One of a plurality of different actions is then applied to respective clients based on the determined level of compliance (block 414). The actions, for instance, may be applied based on the determination of the applicable levels of a policy (block 410) as well as the cumulative effect of compliance and noncompliance with the policy, e.g., compliance with one or more rules that make up the policy. Thus, the policies may be used to manage clients based on a “rich” definition of functionality of the clients and corresponding “rich” definition of actions that may be performed as a result of the compliance. Although the previous example described levels of compliance and corresponding quarantining of the clients, remedial actions may also be taken, further discussion of which may be found in relation to the following figure.
The administrator may then define a first policy that addresses the identified vulnerability of the one or more configuration elements (block 504). The first policy, for instance, may identify the “vulnerable” configuration element (i.e., the configuration element that makes a respective client vulnerable to attack) and how to disable the element because a “fix” for the identified vulnerability is not currently known.

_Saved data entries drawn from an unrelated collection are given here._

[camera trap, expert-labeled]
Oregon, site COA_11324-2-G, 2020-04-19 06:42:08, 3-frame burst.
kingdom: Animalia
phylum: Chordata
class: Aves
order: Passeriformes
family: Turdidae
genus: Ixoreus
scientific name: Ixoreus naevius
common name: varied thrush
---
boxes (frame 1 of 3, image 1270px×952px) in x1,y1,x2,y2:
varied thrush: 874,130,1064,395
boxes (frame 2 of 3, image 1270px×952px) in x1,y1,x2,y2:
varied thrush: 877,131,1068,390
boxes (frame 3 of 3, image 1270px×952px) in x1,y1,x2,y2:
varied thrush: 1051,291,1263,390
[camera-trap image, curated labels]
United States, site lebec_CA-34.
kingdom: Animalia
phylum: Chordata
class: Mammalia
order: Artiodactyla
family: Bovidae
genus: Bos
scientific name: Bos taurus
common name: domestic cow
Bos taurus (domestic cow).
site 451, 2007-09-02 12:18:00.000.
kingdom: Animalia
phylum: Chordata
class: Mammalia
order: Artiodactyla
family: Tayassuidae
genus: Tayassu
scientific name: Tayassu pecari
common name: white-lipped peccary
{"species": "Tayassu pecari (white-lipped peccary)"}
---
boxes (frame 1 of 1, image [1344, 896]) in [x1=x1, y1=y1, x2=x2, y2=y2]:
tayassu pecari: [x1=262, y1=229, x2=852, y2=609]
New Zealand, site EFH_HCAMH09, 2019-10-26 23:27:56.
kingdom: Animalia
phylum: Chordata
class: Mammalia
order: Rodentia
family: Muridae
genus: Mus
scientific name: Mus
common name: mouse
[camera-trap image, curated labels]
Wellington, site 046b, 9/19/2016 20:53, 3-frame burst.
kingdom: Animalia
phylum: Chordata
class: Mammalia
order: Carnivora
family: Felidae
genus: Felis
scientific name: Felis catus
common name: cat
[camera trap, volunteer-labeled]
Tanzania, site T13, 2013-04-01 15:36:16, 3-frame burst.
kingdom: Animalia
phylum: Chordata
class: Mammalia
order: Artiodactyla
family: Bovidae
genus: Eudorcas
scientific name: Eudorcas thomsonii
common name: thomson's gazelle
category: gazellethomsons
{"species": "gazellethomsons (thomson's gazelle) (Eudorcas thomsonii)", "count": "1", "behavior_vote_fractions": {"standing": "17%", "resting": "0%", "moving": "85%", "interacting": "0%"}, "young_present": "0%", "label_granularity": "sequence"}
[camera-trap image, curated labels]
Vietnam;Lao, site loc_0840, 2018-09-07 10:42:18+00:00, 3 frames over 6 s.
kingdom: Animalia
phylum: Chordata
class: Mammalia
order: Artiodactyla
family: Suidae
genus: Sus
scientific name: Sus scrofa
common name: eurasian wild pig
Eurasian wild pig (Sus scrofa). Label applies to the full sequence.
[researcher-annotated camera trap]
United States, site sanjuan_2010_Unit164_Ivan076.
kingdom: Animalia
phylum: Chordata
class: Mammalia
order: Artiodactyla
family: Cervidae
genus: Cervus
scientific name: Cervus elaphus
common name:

The first policy is applied such that at least one configuration setting is changed automatically and without user intervention to protect a respective client from the identified vulnerability by disabling a resource of the respective client (block 506). The first policy, for instance, may detect the configuration element and disable the corresponding module to protect the client from attempts by malicious parties to exploit the vulnerability. Therefore, at this point although the client is protected from the identified vulnerability the client forgoes the functionality provided by the corresponding module.
A patch is then located that is configured to remedy the identified vulnerability (block 508), such as by searching a website, coding by the administrator 102, and so on. A second policy is then defined that is configured to apply the patch to remedy the identified vulnerability and that enables the resource of the respective client (block 510). The second policy is then implemented (block 512) thereby returning the client to operation in a manner that is protected from the identified vulnerability. In this way, the administrator 102 may use successive policies 120(p) to manage operation of the clients 104(1)-104(N) to address changes in the operating environment. Although a patch has been described, it should be readily apparent that a wide variety of remedies are also contemplated, such as by installing software, changing an existing configuration setting, and so on.
Although the invention has been described in language specific to structural features and/or methodological acts, it is to be understood that the invention defined in the appended claims is not necessarily limited to the specific features or acts described. Rather, the specific features and acts are disclosed as exemplary forms of implementing the claimed invention.